The Ultimate Guide to CV/Resume Parsing

Introduction

Here at Daxtra, we get plenty of questions about CV/resume parsing. Most of these questions focus around some common themes, including what CV/resume parsing actually is, why it’s important and what good parsing software looks like.

These are all valid questions. To help you answer some of these, we’ve put together a comprehensive guide on the subject. It covers these common questions and gives you an in-depth resource to refer back to whenever you need it.

In this guide, we’ll cover:

  • What is CV/resume parsing?
  • The different types of CV/resume parser
  • The benefits and the challenges of CV/resume parsing 
  • How to choose a CV/resume parser

But before jumping into the topic of CV/resume parsing, it's important to have a clear understanding of some of the common terms and abbreviations that are used when discussing CV/resume parsing. 

Terms to know

Applicant Tracking System (ATS) - a software application that manages the entire process of recruiting a candidate, including managing job adverts and applications.

Candidate Relationship Management (CRM) - CRM stands for Candidate Relationship Management. It’s a technology recruitment professionals use to manage interactions with candidates and potential candidates. CRMs are used to store past, current and potential candidate data and help recruiters and hiring managers deliver personalised experiences to candidates across all stages of the hiring process.

Resume - a summary of a candidate's education, qualifications, skills and previous experience, and other relevant information.

CV (Curriculum Vitae) - a summary of an individual's education, qualifications, skills and previous experience, and other relevant information. Sometimes used interchangeably with "resume", a CV is typically longer in length and is used in the UK, Australia and New Zealand.

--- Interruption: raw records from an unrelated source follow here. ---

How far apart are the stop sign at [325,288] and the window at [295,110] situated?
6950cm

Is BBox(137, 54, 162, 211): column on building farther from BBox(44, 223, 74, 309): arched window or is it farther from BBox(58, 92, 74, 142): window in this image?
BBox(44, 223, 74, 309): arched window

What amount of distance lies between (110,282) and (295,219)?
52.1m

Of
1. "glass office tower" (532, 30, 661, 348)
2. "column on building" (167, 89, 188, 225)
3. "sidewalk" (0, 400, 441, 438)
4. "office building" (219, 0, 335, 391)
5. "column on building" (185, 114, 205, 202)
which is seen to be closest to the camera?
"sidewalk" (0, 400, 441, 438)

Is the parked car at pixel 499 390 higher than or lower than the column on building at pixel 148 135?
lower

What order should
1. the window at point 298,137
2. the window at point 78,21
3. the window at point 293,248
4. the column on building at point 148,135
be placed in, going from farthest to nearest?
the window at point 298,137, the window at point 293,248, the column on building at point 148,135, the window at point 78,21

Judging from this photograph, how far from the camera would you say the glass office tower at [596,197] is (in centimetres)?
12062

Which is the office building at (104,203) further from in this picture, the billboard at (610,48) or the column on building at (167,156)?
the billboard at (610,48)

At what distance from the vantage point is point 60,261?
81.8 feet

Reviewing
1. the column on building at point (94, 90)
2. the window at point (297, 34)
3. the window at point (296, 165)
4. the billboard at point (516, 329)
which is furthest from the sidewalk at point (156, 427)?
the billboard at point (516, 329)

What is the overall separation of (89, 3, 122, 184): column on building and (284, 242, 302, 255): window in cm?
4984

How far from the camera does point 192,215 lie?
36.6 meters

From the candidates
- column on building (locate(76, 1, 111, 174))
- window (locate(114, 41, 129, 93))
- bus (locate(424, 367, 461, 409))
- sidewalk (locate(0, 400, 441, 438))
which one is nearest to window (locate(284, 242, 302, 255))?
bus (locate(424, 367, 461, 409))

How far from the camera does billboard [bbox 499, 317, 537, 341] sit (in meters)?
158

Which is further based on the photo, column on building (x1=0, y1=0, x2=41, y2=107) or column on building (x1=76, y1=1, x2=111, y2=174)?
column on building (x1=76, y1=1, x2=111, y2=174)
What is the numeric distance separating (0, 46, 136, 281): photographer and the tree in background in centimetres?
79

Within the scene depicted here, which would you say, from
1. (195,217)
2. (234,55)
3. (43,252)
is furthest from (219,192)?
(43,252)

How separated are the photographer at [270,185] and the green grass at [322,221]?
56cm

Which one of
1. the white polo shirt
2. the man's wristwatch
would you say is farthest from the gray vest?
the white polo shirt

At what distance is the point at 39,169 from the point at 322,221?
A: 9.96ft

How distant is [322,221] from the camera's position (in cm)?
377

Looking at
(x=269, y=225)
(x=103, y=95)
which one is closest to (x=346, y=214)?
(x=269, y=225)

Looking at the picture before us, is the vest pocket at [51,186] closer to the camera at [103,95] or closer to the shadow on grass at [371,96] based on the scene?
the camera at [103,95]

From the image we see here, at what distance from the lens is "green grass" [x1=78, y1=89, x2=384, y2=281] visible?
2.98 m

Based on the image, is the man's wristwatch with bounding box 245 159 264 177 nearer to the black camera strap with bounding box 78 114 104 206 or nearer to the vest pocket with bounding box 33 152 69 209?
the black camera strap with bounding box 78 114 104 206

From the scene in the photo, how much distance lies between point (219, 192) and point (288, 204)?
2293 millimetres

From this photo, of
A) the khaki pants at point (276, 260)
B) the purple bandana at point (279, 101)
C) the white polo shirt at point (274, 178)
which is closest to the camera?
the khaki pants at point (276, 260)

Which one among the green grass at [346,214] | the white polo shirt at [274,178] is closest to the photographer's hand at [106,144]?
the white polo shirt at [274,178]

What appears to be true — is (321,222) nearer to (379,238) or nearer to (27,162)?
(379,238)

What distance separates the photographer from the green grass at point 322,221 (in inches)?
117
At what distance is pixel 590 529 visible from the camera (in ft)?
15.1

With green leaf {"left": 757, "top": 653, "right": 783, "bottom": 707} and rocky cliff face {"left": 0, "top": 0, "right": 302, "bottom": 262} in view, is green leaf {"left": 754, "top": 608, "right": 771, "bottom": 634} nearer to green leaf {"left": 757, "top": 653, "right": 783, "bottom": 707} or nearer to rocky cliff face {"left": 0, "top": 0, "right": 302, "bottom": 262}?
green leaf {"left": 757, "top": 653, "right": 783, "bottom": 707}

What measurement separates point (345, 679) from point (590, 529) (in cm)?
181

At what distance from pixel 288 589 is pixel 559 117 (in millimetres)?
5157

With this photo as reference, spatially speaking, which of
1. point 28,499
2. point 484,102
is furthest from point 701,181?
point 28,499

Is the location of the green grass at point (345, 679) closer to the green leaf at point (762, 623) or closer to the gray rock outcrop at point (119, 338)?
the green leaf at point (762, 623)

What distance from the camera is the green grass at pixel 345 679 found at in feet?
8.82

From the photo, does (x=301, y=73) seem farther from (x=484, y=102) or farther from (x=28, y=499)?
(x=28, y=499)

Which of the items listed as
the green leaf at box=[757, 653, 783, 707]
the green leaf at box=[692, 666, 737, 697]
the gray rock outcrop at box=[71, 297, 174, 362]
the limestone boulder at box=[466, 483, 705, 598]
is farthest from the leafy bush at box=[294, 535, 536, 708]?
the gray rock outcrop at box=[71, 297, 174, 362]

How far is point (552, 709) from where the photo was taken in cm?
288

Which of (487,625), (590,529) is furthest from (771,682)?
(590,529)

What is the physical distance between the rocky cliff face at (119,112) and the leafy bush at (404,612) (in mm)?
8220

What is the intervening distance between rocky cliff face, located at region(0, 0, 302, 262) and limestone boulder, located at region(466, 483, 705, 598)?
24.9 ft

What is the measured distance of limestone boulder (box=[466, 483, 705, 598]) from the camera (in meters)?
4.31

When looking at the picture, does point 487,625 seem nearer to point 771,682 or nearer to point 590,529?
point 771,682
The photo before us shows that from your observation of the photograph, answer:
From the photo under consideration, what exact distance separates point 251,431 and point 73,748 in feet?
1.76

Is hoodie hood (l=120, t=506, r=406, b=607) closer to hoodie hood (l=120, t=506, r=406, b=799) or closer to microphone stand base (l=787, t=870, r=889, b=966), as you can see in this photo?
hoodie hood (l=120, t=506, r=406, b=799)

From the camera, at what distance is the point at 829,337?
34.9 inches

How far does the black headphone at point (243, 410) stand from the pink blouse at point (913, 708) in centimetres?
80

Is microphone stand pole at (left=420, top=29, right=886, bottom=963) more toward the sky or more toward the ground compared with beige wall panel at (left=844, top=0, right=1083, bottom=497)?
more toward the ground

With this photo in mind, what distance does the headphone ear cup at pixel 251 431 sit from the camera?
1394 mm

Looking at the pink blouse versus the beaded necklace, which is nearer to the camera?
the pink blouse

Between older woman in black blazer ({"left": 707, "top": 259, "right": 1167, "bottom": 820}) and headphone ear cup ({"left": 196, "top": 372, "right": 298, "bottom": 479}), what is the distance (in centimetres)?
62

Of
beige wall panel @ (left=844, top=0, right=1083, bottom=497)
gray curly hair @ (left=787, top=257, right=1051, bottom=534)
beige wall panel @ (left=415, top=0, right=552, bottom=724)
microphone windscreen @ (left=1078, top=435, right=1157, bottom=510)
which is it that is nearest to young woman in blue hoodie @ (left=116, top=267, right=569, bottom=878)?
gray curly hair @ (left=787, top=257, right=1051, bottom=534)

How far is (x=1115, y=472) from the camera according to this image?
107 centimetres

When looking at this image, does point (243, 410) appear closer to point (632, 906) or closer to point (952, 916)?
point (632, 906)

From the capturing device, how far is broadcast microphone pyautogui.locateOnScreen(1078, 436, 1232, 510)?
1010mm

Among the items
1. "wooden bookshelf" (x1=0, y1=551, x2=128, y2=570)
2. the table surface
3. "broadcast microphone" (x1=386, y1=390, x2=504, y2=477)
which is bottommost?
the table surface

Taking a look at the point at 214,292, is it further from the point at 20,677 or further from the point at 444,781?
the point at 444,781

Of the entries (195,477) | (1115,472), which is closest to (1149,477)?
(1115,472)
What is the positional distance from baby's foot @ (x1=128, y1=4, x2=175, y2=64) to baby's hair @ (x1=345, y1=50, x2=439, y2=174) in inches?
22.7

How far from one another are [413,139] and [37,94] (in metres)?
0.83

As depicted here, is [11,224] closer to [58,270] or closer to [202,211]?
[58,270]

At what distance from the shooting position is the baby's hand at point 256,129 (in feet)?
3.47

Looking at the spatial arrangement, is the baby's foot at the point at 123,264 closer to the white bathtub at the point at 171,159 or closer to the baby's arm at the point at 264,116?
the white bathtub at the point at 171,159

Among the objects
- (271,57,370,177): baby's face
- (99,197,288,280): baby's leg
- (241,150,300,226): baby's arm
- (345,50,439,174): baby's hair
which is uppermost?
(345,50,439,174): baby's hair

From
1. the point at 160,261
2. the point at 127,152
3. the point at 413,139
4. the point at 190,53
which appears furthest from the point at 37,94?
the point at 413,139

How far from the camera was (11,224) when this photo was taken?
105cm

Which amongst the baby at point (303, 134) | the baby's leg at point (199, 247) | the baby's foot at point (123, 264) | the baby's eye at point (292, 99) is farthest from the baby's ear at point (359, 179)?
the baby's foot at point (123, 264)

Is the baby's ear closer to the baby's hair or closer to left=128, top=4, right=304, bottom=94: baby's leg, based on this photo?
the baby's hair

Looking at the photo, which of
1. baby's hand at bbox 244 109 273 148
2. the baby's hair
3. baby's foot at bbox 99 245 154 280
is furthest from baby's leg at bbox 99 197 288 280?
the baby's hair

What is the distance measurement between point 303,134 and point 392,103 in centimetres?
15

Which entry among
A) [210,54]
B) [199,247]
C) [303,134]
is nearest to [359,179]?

Job Specification - a statement of the qualifications, personal characteristics, a brief description of the job and the skills required by an individual to perform the job in question.

Extensible Markup Language (XML) - a text-based format or metalanguage which allows users to define their own customised markup languages, especially in order to display documents on the internet. XML is one of the formats, alongside JSON, that unstructured CV/resumes and job descriptions are converted into during the parsing process.

JavaScript Object Notation (JSON) - is a text-based format that’s used for representing structured data based on JavaScript object syntax. It is commonly used for transmitting data in web applications (e.g., sending data from the server to the client, so it can be displayed on a web page, or vice versa). JSON is one of the formats, alongside XML, that unstructured CV/resumes and job descriptions are converted into during the parsing process.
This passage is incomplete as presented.